## [Exercise objective]
Reproduce exactly the lines beginning with the line that contains "Looking over the" and ending at the final line of the material below.
-- BEGIN Dataset records --
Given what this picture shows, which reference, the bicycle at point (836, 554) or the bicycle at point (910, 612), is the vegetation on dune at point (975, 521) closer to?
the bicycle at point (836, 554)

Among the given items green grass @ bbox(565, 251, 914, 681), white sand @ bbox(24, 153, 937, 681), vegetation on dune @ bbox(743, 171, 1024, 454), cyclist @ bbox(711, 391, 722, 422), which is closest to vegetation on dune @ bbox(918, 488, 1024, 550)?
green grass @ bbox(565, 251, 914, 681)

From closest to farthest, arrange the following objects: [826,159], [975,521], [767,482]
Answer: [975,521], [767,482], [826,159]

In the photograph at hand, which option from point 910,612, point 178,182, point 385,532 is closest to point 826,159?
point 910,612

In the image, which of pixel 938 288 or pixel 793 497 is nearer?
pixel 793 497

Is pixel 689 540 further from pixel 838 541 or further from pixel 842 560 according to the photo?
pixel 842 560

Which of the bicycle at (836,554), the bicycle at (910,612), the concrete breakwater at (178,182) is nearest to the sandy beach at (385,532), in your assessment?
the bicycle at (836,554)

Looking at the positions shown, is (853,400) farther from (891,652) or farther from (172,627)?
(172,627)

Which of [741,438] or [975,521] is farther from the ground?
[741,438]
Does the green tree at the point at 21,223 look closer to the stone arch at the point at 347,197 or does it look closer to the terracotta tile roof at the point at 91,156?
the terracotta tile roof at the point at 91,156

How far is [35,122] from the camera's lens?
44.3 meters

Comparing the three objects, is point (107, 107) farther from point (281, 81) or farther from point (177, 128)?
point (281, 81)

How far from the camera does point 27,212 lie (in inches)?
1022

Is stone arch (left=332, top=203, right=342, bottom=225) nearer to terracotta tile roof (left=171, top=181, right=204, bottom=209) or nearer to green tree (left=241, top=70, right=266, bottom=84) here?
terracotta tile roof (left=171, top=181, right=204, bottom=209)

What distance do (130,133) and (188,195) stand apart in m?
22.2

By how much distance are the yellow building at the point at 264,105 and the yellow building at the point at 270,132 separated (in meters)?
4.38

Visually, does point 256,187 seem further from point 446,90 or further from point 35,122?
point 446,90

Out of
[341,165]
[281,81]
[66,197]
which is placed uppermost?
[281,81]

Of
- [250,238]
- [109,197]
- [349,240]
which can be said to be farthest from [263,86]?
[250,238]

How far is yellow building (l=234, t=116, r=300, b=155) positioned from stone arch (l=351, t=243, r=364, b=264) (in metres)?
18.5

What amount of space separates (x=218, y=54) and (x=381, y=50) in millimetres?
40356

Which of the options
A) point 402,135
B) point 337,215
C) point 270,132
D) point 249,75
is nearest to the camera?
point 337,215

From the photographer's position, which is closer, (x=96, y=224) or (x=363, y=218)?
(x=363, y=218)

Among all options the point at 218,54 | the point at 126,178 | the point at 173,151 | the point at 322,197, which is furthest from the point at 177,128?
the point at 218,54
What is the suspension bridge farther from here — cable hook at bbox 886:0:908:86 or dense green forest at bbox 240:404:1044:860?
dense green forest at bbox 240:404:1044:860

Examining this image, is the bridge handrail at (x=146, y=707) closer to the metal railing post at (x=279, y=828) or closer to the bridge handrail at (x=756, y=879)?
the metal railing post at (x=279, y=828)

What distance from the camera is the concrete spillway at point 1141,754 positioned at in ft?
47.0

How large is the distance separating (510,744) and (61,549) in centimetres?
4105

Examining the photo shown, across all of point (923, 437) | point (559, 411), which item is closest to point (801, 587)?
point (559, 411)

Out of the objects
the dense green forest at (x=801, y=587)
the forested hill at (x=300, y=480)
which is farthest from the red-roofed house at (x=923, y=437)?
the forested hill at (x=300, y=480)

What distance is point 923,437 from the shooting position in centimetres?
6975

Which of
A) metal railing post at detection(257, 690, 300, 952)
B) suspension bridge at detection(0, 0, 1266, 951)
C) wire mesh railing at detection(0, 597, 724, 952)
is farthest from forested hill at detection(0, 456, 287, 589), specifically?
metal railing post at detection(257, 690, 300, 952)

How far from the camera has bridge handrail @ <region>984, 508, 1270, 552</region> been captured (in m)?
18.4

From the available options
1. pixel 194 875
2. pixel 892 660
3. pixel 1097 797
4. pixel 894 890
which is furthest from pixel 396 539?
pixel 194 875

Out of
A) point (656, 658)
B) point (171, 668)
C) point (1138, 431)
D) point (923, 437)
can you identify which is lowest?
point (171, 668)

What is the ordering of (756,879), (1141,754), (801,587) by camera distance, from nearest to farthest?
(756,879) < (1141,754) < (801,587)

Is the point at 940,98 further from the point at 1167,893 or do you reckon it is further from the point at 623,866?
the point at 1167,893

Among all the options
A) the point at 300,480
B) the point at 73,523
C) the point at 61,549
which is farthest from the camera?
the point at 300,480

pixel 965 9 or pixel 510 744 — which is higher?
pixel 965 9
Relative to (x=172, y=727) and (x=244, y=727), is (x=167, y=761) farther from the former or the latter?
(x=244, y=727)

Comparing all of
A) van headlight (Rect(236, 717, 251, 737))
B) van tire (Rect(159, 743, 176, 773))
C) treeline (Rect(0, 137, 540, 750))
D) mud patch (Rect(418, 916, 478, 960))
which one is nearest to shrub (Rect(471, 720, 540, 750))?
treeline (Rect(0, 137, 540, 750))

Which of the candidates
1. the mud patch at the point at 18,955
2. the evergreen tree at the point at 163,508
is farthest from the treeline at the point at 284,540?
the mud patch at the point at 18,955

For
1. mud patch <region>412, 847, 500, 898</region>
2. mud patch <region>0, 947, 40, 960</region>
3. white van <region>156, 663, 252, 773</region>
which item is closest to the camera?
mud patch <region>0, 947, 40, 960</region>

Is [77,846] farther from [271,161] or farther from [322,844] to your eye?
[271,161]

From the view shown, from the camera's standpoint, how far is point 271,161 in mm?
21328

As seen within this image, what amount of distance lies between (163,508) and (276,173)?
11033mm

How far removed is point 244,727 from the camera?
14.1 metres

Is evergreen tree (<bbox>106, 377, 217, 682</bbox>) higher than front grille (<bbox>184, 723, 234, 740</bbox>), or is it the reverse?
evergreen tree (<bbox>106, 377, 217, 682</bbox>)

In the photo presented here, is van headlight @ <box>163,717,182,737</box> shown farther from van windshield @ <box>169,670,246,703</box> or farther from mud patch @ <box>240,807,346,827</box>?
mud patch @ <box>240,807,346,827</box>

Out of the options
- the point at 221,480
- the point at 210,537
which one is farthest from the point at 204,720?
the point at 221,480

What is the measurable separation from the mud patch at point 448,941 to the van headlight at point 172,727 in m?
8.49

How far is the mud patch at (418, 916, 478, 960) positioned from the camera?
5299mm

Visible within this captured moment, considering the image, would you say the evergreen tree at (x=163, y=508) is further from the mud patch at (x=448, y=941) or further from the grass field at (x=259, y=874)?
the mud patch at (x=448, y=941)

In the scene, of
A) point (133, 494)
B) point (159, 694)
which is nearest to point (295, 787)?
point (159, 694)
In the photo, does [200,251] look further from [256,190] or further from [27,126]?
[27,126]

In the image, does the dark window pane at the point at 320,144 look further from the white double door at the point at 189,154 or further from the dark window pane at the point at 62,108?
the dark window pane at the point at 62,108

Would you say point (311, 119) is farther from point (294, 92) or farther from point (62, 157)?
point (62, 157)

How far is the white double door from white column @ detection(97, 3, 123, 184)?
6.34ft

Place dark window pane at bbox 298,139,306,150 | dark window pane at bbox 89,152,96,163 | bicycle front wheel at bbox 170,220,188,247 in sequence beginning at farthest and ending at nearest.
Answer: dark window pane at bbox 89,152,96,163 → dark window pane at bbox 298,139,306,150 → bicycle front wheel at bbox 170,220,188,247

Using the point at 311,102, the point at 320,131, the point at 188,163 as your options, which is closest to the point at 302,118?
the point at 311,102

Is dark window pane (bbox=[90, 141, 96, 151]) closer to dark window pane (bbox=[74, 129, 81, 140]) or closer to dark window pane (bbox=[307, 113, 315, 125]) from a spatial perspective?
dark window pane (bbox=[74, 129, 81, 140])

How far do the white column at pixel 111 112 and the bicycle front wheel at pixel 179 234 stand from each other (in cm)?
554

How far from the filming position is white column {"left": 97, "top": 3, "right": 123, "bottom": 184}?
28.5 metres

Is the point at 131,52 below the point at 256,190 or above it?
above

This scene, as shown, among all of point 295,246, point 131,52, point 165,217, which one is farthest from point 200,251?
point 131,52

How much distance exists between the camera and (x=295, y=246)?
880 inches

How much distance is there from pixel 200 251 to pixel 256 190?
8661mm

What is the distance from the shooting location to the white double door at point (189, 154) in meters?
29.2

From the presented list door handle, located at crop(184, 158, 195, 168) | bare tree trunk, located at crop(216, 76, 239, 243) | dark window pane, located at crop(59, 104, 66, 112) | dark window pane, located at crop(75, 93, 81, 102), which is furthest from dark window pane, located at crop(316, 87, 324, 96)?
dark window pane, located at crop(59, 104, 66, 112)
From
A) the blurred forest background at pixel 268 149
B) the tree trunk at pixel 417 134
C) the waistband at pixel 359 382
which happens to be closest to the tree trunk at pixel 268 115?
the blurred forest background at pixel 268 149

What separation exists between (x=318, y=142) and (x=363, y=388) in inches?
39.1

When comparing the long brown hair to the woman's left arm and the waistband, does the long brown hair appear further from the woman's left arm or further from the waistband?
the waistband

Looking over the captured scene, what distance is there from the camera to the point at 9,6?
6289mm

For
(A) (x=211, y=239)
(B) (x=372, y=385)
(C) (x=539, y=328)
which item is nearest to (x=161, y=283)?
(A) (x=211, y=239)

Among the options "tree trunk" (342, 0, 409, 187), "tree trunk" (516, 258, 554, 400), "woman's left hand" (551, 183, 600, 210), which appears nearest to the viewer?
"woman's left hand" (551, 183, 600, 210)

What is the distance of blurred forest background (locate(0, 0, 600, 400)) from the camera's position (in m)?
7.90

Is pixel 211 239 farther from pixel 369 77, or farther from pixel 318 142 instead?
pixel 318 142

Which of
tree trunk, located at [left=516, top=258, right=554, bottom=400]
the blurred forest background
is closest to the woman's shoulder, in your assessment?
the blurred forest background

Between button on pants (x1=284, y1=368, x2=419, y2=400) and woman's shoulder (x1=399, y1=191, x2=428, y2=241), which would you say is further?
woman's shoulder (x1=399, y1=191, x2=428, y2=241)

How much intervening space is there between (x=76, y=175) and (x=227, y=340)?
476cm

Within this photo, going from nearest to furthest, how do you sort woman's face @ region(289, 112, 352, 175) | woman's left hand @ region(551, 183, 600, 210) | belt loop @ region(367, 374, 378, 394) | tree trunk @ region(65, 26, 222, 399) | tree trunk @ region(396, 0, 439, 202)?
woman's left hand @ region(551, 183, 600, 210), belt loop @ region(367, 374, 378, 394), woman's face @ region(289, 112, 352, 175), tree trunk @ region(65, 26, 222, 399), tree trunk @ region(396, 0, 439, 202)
-- END Dataset records --
## [Task answer]
Looking over the captured scene, what distance is there from the camera to the point at 9,6?
6289mm

For
(A) (x=211, y=239)
(B) (x=372, y=385)
(C) (x=539, y=328)
which item is nearest to (x=161, y=283)?
(A) (x=211, y=239)

Among the options "tree trunk" (342, 0, 409, 187), "tree trunk" (516, 258, 554, 400), "woman's left hand" (551, 183, 600, 210), which appears nearest to the viewer?
"woman's left hand" (551, 183, 600, 210)

What is the distance of blurred forest background (locate(0, 0, 600, 400)) from the camera's position (in m)?
7.90

Is pixel 211 239 farther from pixel 369 77, or farther from pixel 318 142 instead?
pixel 318 142

Which of
tree trunk, located at [left=516, top=258, right=554, bottom=400]
the blurred forest background
is closest to the woman's shoulder, in your assessment?
the blurred forest background

Between button on pants (x1=284, y1=368, x2=419, y2=400) and woman's shoulder (x1=399, y1=191, x2=428, y2=241), which would you say is further?
woman's shoulder (x1=399, y1=191, x2=428, y2=241)

How much intervening space is there between (x=76, y=175) and (x=227, y=340)?
476cm

Within this photo, going from nearest to furthest, how do you sort woman's face @ region(289, 112, 352, 175) | woman's left hand @ region(551, 183, 600, 210) | belt loop @ region(367, 374, 378, 394) | tree trunk @ region(65, 26, 222, 399) | tree trunk @ region(396, 0, 439, 202)?
woman's left hand @ region(551, 183, 600, 210), belt loop @ region(367, 374, 378, 394), woman's face @ region(289, 112, 352, 175), tree trunk @ region(65, 26, 222, 399), tree trunk @ region(396, 0, 439, 202)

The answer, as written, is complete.